With the backend running on port 8000 and the frontend on port 3000, the indicator dot in the side-nav will turn green. The same status is reflected as ONLINE in the home screen header. If the dot is red, the most common causes are: backend not started, a missing Python dependency, or a firewall blocking the port.

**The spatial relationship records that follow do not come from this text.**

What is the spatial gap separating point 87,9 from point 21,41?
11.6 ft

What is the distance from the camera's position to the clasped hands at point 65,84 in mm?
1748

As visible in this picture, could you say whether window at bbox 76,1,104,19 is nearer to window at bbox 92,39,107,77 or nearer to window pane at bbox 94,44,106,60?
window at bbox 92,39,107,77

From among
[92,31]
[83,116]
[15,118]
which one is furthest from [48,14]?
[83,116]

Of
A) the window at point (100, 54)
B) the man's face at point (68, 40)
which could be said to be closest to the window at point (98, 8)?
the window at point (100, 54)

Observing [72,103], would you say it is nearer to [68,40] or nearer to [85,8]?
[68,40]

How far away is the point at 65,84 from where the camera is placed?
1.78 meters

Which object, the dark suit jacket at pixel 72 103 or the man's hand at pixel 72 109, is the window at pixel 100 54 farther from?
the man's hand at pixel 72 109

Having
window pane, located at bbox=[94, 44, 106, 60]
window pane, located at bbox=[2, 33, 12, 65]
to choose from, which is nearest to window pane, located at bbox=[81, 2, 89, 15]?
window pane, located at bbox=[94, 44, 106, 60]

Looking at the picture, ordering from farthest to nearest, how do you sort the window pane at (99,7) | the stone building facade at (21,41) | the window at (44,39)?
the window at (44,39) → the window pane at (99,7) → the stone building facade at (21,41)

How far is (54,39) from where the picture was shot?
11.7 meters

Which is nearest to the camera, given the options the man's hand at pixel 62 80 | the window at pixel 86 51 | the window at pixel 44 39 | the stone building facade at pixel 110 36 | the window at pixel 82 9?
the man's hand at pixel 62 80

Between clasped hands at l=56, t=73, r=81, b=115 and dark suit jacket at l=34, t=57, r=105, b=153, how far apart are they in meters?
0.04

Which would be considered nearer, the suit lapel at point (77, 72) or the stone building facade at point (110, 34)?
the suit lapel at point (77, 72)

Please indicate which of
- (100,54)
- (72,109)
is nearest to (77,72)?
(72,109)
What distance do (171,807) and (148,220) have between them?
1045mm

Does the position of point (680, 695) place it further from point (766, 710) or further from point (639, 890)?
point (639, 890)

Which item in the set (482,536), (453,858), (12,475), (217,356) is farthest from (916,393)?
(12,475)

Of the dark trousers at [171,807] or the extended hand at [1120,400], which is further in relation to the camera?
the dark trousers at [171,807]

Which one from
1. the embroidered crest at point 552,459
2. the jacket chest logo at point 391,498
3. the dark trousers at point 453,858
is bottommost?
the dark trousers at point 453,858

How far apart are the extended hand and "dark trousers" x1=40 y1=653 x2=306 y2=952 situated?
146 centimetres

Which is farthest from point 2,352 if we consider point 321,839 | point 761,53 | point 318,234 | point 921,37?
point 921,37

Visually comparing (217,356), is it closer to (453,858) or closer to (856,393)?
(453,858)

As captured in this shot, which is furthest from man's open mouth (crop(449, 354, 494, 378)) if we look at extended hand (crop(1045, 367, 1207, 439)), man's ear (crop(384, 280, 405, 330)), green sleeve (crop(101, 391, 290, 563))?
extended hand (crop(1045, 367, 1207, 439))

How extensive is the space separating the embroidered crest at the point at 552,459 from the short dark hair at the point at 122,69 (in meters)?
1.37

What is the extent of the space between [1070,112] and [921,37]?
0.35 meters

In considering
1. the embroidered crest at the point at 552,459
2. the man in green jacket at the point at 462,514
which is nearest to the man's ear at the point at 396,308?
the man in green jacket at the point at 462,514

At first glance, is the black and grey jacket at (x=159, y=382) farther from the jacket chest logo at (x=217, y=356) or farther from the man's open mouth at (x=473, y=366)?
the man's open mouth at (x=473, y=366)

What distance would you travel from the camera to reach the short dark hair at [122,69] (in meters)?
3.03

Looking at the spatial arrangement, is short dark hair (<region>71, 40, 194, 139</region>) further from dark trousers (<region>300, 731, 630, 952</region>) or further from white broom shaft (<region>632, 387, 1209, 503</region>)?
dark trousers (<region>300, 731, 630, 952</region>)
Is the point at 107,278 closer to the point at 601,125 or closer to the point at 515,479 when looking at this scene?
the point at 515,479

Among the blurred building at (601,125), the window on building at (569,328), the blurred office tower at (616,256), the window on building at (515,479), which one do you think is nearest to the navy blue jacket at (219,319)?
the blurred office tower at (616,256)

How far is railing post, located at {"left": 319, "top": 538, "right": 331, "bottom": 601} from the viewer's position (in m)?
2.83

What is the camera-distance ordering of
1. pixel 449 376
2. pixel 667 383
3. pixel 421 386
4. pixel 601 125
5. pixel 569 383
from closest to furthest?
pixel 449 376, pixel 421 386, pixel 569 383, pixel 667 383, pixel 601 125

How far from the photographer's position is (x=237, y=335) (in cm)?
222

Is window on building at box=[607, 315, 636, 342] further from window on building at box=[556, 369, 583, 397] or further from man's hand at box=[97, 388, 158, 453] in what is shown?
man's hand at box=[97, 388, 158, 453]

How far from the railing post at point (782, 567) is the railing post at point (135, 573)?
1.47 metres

Running the full pipeline end-to-end

bash
# Terminal 1 — Backend
cd arabic-asr-project
source venv/bin/activate
python backend/main.py
# → Uvicorn running on http://0.0.0.0:8000

# Terminal 2 — Frontend
cd arabic-asr-project/frontend
npm run dev
# → Next.js ready on http://localhost:3000

# Verify API is healthy:
curl http://localhost:8000/api/health
# → {"status":"ok","models_loaded":["whisper","wav2vec2","cnn_lstm"]}

Task coverage at a glance

Required TaskMethod / ModelEvaluation
Speech-to-Text (CNN+LSTM from scratch)2D CNN → BiLSTM → CTCWER + CER, notebook cell 7
Speech-to-Text (pre-trained Whisper)medium (769M, enc-dec Transformer)WER ≈ 12%, benchmark table
Speech-to-Text (pre-trained Wav2Vec2)XLSR-53 fine-tune, CTCWER ≈ 18%, benchmark table
WER metricsrc/evaluate.pyFormula + code, evaluation section
Voice notes search engineFAISS + sentence-transformersSemantic + keyword modes, search module
Speaker Identification (advanced)PyAnnote 3.1, ECAPA-TDNNDiarization Error Rate (DER)
Emotion Detection (advanced)Wav2Vec2 4-class classifierPer-class accuracy + confusion matrix
Summarization (advanced)TF-IDF extractive + mT5ROUGE-L score
Demo InterfaceNext.js 16 + FastAPILive at localhost:3000
NOTE

The recommended verification order is: start backend → confirm green dot → upload a short Arabic WAV file to Transcribe → copy the result to Summarize → archive it → run a Search query. This single flow exercises the three compulsory tasks (ASR, transcript, search) and two optional ones (summarize + index) in under 90 seconds.